What the task requires >> Everything from the line containing "At what distance from the shooting" through the last line of the data below is to be retyped exactly, apart from the pictures.

Picture-based spatial questions
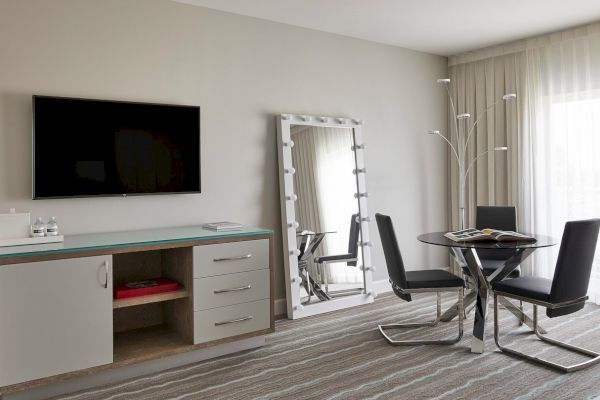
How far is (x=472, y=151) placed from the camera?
5.08 metres

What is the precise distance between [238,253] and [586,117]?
3.33 meters

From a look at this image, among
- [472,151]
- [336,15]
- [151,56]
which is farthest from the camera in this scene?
[472,151]

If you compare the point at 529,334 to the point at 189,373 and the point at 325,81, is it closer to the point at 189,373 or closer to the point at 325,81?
the point at 189,373

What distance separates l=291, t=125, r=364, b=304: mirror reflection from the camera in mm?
4047

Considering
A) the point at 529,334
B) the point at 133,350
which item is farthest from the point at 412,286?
the point at 133,350

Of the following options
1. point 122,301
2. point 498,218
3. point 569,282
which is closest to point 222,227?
point 122,301

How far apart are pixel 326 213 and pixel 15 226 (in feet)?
7.86

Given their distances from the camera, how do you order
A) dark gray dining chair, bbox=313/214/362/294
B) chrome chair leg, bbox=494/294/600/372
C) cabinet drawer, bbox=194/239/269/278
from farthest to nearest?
dark gray dining chair, bbox=313/214/362/294 < cabinet drawer, bbox=194/239/269/278 < chrome chair leg, bbox=494/294/600/372

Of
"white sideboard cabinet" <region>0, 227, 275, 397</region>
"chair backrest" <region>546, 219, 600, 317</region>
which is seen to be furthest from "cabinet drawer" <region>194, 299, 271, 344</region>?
"chair backrest" <region>546, 219, 600, 317</region>

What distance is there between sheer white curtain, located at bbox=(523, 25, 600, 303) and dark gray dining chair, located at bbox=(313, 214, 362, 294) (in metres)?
1.74

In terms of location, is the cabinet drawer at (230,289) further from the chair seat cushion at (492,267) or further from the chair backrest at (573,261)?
the chair backrest at (573,261)

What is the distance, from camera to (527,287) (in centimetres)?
296

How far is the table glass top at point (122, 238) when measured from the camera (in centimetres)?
252

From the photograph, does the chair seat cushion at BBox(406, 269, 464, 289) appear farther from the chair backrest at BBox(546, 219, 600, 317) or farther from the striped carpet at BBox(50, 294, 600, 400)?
the chair backrest at BBox(546, 219, 600, 317)
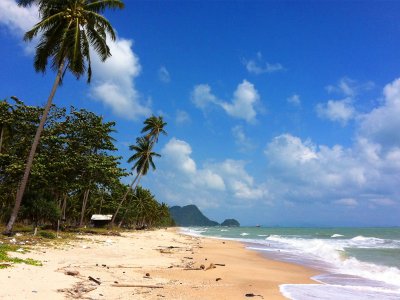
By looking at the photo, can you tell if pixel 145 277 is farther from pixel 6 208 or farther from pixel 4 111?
pixel 6 208

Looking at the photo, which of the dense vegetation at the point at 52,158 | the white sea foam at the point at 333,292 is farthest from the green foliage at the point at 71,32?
the white sea foam at the point at 333,292

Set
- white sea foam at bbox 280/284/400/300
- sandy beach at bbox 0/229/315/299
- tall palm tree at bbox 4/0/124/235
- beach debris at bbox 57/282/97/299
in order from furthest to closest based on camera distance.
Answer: tall palm tree at bbox 4/0/124/235, white sea foam at bbox 280/284/400/300, sandy beach at bbox 0/229/315/299, beach debris at bbox 57/282/97/299

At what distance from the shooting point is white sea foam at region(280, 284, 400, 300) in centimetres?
1009

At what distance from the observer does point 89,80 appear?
835 inches

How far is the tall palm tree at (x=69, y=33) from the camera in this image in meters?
19.2

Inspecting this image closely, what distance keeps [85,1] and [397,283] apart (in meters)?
20.9

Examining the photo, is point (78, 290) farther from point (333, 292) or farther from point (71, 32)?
point (71, 32)

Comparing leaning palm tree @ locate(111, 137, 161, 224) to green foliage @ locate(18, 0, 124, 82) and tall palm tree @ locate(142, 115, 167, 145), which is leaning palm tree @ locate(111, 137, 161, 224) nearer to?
tall palm tree @ locate(142, 115, 167, 145)

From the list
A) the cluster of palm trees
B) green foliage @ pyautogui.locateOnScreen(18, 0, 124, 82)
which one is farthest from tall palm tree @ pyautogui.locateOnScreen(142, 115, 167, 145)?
green foliage @ pyautogui.locateOnScreen(18, 0, 124, 82)

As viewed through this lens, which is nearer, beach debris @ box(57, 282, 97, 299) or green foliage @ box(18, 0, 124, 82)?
beach debris @ box(57, 282, 97, 299)

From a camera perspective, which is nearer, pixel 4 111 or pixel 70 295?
pixel 70 295

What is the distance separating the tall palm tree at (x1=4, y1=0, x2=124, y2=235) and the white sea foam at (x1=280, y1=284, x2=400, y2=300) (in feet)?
Answer: 49.4

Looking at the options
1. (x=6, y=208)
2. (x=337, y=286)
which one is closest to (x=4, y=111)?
(x=6, y=208)

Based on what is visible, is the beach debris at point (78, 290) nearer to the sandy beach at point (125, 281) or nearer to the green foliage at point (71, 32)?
the sandy beach at point (125, 281)
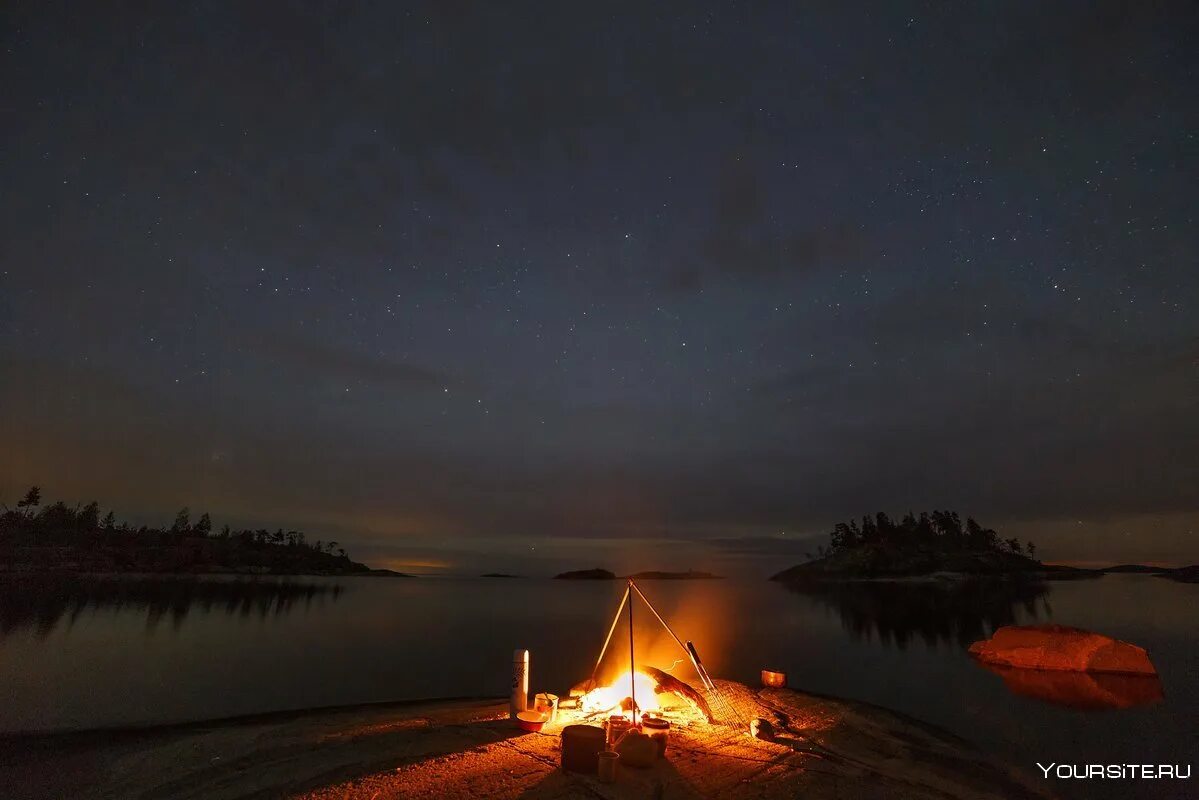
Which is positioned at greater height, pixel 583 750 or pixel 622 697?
pixel 583 750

Result for this task >>
At what distance from the shooting point is white sea foam at region(280, 284, 400, 300) in centimetres?
1009

At what distance from the observer does point 89,80 appear?
835 inches

How far is the tall palm tree at (x=69, y=33) from the camera in this image in meters?
19.2

Inspecting this image closely, what distance keeps [85,1] and [397,283] apart (in meters)?
20.9

Examining the photo, is point (78, 290) farther from point (333, 292) or farther from point (71, 32)?
point (71, 32)

Comparing leaning palm tree @ locate(111, 137, 161, 224) to green foliage @ locate(18, 0, 124, 82) and tall palm tree @ locate(142, 115, 167, 145), which is leaning palm tree @ locate(111, 137, 161, 224) nearer to?
tall palm tree @ locate(142, 115, 167, 145)

From the list
A) the cluster of palm trees
B) green foliage @ pyautogui.locateOnScreen(18, 0, 124, 82)
which one is farthest from tall palm tree @ pyautogui.locateOnScreen(142, 115, 167, 145)?
green foliage @ pyautogui.locateOnScreen(18, 0, 124, 82)

As viewed through this lens, which is nearer, beach debris @ box(57, 282, 97, 299) or green foliage @ box(18, 0, 124, 82)?
beach debris @ box(57, 282, 97, 299)

From a camera perspective, which is nearer, pixel 4 111 or pixel 70 295?
pixel 70 295

What is the distance separating the tall palm tree at (x1=4, y1=0, x2=124, y2=235) and the white sea foam at (x1=280, y1=284, x2=400, y2=300) (in feet)?
Answer: 49.4

Looking at the options
1. (x=6, y=208)
2. (x=337, y=286)
which one is closest to (x=4, y=111)?
(x=6, y=208)

Based on what is visible, is the beach debris at point (78, 290) nearer to the sandy beach at point (125, 281) or nearer to the green foliage at point (71, 32)?
the sandy beach at point (125, 281)
Which is positioned at greater height, pixel 583 750 or pixel 622 697?
pixel 583 750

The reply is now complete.